# KURZE AUFGABE 1
Suchen Sie in den Zeilen nach dem Text jede Zeile heraus, die die Zeichenfolge „empty“ enthält, und geben Sie jede dieser Zeilen vollständig wieder.

# ZITIERTER ABSCHNITT
=-=-=-=-=
Mit schwarz-weißen Originaldokumenten und aktuellen Bildern von Originalschauplätzen bringt die Dokumentation „Erschlagt mich, ich verrate nichts!“ die Vergangenheit bedrohlich nahe. So wird der berührende letzte Brief ihres Onkels an seine Frau vorgelesen und die Packliste für eine aus Berlin gelieferte Guillotine. Im Wiener Landesgericht wurden in dieser Zeit mehr 1.000 Menschen durch das Fallbeil hingerichtet.

Regisseur Kurt Brazda begleitet die Sasso auf eine Zeitreise. Das Leben der jungen Widerstandskämpferin spielte sich hauptsächlich im 10. Wiener Bezirk ab, wo sie bis zu ihrem 16. Lebensjahr zur Schule ging. Sasso besucht das Haus, in dem sie mit ihren Eltern gewohnt hat, die Ecke Laxenburgerstrasse/Troststrasse, die als Übergabeort für Informationen für die Mitglieder der Widerstandsgruppe diente, die „Liesl“ (Landesgericht Wien) und den Wiener Zentralfriedhof.

„Das Denunzieren war das Schlimmste“

„Das Denunzieren war das Schlimmste“, sagt die heute 87-Jährige. Durch den Verrat eines in die Gruppe eingeschleusten Spitzels kam sie bereits mit 16 in Haft. Doch sie hielt den Schlägen der Gestapo stand und verriet keinen ihrer Mitstreiter. Zwei Jahre lang war sie inhaftiert und bekam mit, wie Freundinnen und Verwandte, einer nach dem anderen, hingerichtet wurden. Sie überlebte diese „Zeit ohne Gnade“, wie sie sagt, aufgrund ihrer Jugend.

Käthe Sasso bei dem Grab einer ihrer ermordeten Freundinnen. Mit Kameraleuten.

JFW

Käthe Sasso bei dem Grab einer ihrer ermordeten Freundinnen

Nach dem Krieg seien die Urteile gegen Gestapo-Leute sehr mild ausgefallen und meist seien sie vom Bundespräsidenten (Karl Renner) begnadigt worden, erzählt Sasso. Durch die fast emotionslosen, sachlichen Schilderungen ihrer Erlebnisse wird die Unfassbarkeit der Verfolgung durch die Nazi-Justitz besonders deutlich.
=-=-=-=-=
# KURZE AUFGABE 2
Greifen Sie den Text über Käthe Sasso oben nach seinem letzten Satz auf und schreiben Sie ihn weiter.
=-=-=-=-=
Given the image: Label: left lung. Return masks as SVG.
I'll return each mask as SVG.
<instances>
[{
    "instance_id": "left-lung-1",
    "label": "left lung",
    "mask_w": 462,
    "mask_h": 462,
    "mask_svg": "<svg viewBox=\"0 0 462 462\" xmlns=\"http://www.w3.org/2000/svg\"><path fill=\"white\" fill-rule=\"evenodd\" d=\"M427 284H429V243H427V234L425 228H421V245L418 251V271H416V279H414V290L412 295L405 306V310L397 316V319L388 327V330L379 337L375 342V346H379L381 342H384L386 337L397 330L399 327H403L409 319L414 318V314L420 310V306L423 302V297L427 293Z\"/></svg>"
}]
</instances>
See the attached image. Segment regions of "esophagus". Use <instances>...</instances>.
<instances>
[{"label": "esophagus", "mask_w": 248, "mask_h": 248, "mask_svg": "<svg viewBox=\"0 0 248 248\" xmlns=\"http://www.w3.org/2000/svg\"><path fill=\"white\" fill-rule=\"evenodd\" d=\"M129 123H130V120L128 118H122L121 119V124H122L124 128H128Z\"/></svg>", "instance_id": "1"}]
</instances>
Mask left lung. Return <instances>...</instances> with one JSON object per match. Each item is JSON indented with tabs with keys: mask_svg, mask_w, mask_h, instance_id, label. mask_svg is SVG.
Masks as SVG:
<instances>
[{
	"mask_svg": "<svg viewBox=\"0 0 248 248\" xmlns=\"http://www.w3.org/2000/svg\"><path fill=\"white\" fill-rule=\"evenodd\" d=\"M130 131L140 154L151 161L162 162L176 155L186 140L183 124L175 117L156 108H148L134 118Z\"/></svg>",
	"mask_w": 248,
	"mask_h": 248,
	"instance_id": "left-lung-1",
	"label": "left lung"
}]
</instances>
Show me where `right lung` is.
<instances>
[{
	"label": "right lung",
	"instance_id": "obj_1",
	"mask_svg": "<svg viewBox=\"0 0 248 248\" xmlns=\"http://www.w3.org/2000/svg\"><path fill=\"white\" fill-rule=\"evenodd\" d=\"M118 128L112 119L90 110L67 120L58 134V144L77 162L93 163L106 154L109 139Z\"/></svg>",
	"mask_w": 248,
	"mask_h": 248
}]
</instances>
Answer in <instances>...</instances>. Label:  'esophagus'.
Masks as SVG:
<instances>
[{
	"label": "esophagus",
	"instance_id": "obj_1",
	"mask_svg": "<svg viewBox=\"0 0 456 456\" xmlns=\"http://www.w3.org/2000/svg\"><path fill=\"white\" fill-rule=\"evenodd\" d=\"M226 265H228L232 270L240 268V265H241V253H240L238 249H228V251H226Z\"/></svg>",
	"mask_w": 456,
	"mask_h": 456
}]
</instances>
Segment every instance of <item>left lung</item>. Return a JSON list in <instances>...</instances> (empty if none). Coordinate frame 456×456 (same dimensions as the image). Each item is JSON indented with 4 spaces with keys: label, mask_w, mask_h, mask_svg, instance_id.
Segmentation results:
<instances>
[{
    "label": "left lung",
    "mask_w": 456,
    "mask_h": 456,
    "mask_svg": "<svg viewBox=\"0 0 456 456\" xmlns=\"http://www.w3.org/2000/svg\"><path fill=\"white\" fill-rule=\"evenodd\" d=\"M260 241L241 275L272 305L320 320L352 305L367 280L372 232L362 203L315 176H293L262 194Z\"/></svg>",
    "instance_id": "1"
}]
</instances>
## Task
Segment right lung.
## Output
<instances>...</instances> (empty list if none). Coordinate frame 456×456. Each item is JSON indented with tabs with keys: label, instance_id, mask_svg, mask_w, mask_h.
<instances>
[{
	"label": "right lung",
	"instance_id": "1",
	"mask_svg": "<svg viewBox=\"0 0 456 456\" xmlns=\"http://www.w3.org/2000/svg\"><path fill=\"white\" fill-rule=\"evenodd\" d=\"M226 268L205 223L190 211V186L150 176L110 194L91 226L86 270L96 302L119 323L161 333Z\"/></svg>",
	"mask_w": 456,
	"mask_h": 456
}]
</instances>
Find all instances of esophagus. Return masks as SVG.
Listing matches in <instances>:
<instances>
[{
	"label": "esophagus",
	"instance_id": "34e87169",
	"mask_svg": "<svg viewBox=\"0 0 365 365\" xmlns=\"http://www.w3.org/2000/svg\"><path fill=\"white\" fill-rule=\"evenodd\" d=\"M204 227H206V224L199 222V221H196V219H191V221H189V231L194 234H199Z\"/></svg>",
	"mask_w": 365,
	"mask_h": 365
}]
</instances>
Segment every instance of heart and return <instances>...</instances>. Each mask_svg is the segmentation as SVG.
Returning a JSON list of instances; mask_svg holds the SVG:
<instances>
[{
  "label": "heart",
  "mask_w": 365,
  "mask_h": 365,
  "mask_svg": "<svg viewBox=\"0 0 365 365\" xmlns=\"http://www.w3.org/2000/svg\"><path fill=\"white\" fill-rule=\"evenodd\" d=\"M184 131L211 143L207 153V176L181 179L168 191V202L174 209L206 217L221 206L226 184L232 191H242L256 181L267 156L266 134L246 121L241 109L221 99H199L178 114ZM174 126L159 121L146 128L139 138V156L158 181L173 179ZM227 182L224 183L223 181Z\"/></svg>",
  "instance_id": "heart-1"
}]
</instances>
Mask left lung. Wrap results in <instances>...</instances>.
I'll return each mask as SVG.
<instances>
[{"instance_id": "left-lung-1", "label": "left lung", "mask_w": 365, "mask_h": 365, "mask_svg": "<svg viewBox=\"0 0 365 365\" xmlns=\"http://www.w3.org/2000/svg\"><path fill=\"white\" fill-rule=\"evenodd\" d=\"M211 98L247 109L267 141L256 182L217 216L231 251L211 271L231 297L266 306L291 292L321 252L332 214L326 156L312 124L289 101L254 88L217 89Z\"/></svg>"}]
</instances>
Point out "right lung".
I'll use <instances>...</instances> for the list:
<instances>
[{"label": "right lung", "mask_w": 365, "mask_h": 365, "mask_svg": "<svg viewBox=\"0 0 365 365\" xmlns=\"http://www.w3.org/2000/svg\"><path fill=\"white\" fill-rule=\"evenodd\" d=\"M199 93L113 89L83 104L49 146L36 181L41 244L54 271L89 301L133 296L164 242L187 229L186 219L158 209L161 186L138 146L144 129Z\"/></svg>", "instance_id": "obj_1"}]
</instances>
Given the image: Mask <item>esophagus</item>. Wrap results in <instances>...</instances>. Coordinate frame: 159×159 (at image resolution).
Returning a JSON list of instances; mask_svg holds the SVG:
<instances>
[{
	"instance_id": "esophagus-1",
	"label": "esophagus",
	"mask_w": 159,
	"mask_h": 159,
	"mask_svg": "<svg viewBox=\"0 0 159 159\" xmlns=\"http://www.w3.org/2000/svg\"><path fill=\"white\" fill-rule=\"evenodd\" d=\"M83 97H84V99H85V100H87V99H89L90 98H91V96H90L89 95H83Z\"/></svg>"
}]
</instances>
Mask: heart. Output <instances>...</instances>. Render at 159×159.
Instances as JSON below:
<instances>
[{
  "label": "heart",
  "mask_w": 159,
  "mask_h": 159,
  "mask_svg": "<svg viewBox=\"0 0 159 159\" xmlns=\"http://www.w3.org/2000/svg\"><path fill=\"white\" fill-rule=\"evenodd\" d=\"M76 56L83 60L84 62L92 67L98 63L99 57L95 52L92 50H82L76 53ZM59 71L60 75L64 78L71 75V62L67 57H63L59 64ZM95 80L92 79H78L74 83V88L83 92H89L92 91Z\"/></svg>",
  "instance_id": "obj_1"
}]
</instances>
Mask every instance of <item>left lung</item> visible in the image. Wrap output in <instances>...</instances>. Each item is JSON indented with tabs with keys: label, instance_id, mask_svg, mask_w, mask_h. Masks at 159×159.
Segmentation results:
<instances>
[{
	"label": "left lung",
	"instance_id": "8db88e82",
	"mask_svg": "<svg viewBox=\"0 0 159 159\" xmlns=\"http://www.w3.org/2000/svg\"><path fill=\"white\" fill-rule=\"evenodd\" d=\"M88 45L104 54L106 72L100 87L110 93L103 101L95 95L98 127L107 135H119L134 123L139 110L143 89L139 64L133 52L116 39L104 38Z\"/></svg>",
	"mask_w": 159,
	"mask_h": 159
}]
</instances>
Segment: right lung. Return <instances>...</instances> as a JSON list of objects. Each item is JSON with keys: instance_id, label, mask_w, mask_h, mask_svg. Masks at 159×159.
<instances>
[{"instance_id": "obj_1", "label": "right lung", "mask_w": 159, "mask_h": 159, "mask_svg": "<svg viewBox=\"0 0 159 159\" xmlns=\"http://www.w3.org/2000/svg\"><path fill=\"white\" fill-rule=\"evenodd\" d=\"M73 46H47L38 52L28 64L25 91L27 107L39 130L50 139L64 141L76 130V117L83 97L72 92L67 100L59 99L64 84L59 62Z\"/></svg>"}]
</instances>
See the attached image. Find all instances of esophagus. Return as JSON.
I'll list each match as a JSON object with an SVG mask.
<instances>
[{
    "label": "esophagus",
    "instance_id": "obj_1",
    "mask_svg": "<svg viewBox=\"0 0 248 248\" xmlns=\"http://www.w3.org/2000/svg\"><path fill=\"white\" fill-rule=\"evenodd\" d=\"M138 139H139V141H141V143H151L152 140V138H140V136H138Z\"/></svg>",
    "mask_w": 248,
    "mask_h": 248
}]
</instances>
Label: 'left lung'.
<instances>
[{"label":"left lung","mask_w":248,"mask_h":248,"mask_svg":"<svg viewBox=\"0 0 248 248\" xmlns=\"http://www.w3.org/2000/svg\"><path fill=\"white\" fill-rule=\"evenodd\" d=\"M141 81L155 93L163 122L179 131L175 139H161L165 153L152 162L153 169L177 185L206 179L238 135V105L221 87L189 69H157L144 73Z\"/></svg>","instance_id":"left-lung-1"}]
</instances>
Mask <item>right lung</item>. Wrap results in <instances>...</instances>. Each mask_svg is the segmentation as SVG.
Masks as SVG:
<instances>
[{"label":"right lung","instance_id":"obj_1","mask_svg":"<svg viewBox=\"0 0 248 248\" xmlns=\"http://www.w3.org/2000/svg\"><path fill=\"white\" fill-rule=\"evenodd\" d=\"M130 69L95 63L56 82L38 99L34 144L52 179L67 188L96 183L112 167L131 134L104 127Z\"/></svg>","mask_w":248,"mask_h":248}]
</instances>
=-=-=-=-=
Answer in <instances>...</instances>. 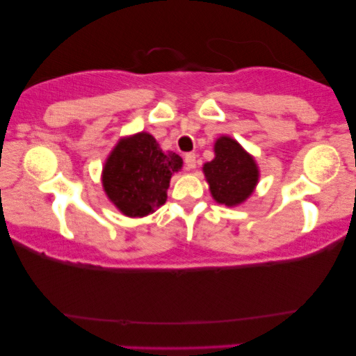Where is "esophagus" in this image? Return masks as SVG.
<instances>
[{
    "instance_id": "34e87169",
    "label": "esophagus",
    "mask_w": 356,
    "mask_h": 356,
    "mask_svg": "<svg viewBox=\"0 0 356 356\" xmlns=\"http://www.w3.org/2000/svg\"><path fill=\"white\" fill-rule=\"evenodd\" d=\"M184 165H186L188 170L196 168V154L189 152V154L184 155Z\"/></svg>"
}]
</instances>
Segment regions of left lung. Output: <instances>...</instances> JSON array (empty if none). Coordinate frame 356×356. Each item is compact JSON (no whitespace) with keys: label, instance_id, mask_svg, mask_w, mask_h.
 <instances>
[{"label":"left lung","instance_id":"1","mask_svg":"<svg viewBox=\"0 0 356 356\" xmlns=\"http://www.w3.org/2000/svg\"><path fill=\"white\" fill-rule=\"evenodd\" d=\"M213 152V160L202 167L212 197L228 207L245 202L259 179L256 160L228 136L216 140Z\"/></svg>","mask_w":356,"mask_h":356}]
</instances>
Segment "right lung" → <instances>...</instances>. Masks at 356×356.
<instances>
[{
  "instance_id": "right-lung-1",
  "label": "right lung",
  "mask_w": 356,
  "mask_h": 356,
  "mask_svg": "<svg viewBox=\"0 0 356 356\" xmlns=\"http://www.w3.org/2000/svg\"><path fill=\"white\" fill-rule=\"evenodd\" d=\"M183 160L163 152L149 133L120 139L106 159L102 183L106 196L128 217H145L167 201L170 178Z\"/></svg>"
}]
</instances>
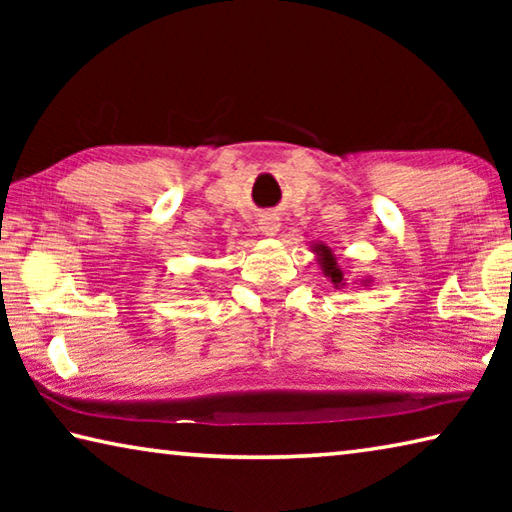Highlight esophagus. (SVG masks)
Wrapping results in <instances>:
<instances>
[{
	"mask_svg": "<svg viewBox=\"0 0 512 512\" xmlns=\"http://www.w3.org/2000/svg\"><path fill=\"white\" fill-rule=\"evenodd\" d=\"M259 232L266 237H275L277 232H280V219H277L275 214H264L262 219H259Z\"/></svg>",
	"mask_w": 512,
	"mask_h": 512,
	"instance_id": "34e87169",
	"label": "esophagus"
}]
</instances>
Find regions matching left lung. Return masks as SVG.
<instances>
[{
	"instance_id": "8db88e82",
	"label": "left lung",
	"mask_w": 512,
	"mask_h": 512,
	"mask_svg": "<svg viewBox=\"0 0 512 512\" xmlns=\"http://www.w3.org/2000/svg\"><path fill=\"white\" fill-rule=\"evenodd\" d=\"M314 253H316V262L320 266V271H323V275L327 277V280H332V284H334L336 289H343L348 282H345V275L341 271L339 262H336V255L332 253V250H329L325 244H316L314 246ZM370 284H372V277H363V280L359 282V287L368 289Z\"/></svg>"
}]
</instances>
=-=-=-=-=
# SCHRIFTLICHE ANTWORT 1
Segment every instance of <item>left lung</item>. Return a JSON list in <instances>...</instances> (empty if none). Coordinate frame 456×456 (same dimensions as the image). Each item is JSON indented with 4 spaces with keys: label, mask_w, mask_h, mask_svg, instance_id.
<instances>...</instances> (empty list if none). Coordinate frame 456×456. Each item is JSON indented with tabs with keys: label, instance_id, mask_svg, mask_w, mask_h.
Segment regions of left lung. Output: <instances>...</instances> JSON array (empty if none). Coordinate frame 356×356. Each item is compact JSON (no whitespace) with keys: label, instance_id, mask_svg, mask_w, mask_h.

# SCHRIFTLICHE ANTWORT 2
Mahnmal gegen den Faschismus

Ab 2001 setzte sich Sasso für eine würdige Gedenkstätte in der Gruppe 40 auf dem Wiener Zentralfriedhof ein - das Gelände sollte planiert und Platz für neue Gräber geschaffen werden. In den 1940er Jahren wurden dort die Hingerichteten verscharrt, meist ohne Grabstein. Hier liegen auch alle ihre Freundinnen. 2013 war ihr Ziel erreicht, die Gruppe 40 wurde zur Gedenkstätte und zum Mahnmal. Bis in die Gegenwart ermahnt Sasso als eine der letzten Zeitzeuginnen in Vorträgen und in Schulen die heutigen Jugendlichen „antifaschistisch zu bleiben“.

Der Film dokumentiert das Leben einer Frau, die von Kindheit an solidarisch mit anderen war. Menschlichkeit, Hilfsbereitschaft und das „Einer für den Anderen da sein“ habe sie von ihrer Großmutter Maika gelernt, erzählt Sasso über die „schönste Zeit“ ihrer Kindheit im Burgenland.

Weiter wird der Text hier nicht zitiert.